Now as to the suggestion that the feds provide a $25K grant to first time home buyers, how about making it clear that the feds do not have any funds to give out. No, they must first extort the funds from citizens, take a good chunk of it for themselves--do folks even have a clue now many perks those guys in Washington get--and then hand a bit of it back to some of the people. The feds have no funds they do not first take, or that they borrow against the work of members of future generations. None!
But columnists and journalists across the country keep writing and talking as if the federal government were some kind of productive and rich person or organization that made lots of money and now has the option to give some of it away, like Bill Gates. All that is a fraud. The feds confiscate that money and keep some and then give it to people who they hope will keep them in office.
Are these notions too difficult to grasp? I cannot believe that. Many of my college and university students over the last four decades have been able to understand this take on how government works--it is one among several that we cover in the political philosophy course I teach. And they know well enough that this is one interesting, probably even correct, way to see politics in our day. But then why do they become blinded when they read the apologists for reckless federal largesse?
Similarly, I have had many students who understand that there is no such entity as “the people” but only a bunch of individuals and groups of individuals with various agendas they’d like politicians to support at other people’s expense. Yet maybe after they learn that idea in college they become afflicted by stupidity, by the crazy hope that they are both part of “the people” as well as members of the evil special interest groups, carrying on some endless fight between the two parts of themselves.

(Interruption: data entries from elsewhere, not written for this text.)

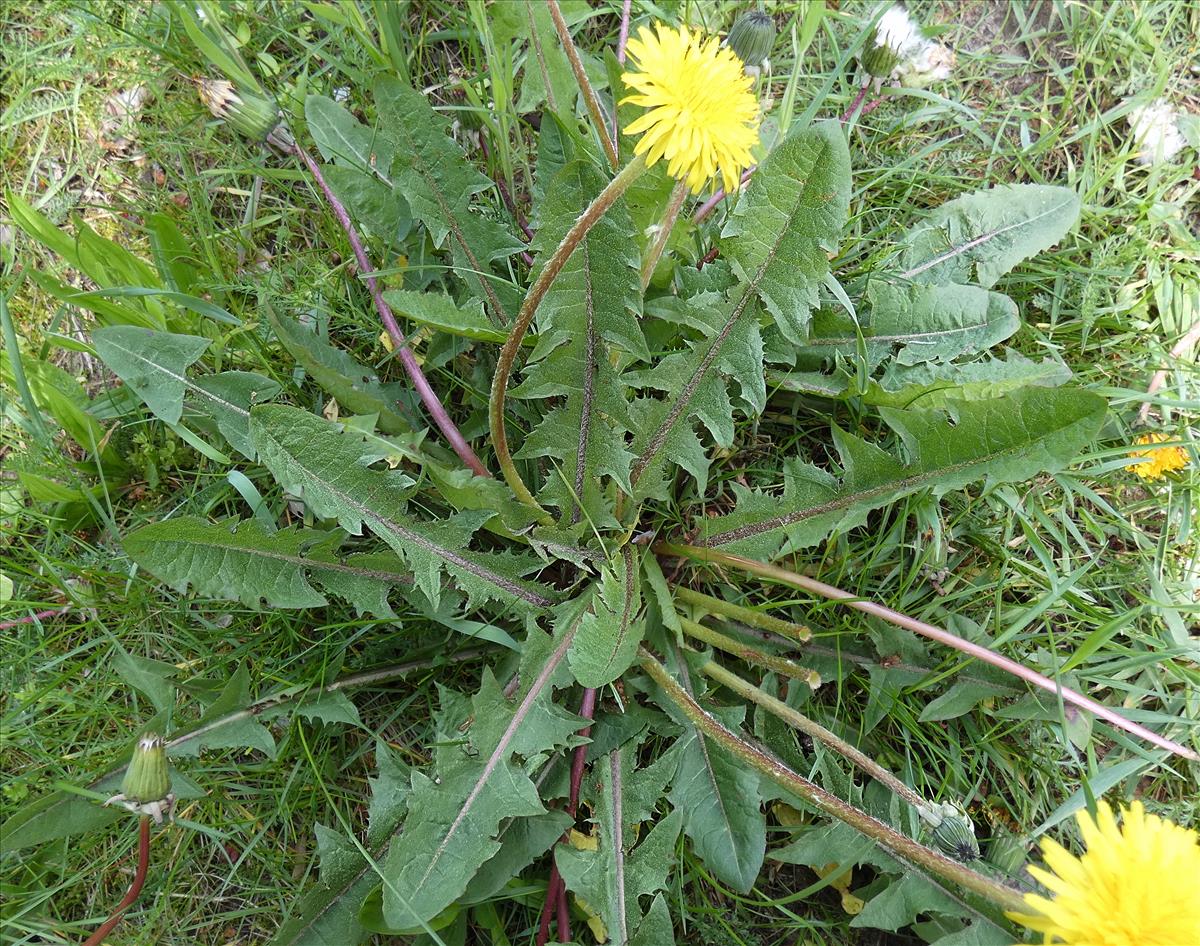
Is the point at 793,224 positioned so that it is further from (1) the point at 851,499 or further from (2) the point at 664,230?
(1) the point at 851,499

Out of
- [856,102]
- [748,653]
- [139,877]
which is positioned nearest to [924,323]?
[856,102]

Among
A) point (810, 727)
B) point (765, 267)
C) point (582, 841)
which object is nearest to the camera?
point (810, 727)

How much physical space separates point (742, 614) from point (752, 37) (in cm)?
124

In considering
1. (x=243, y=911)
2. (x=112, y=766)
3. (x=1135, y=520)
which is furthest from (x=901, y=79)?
(x=243, y=911)

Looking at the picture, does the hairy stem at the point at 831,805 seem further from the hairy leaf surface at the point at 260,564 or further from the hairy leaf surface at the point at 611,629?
the hairy leaf surface at the point at 260,564

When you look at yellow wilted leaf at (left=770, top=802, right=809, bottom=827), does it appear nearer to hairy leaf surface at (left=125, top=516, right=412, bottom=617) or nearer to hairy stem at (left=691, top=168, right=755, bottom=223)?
hairy leaf surface at (left=125, top=516, right=412, bottom=617)

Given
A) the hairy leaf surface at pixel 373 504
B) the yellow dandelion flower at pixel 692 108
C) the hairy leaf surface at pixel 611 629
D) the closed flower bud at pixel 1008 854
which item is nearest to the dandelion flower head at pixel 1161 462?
the closed flower bud at pixel 1008 854

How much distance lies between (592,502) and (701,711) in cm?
48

Of course, there are many ideas students encounter during their higher education, including the post-modernist notion that logic and reason are obsolete methods by which to figure out the problems people face and that it is best to just embrace some form of magical thinking. Yes, you can be both “the people” and a member of one of those nasty special interest groups. You can both be and not be, all at once, all the same way.
Nonsensical thinking is ancient--folks like Heraclitus and Cratylus promoted it in ancient times and today it’s certain European and American pseudo-philosophers who peddle it fast and furious. So is it any wonder that our leading politicians get away with laying such stuff out for the voting public?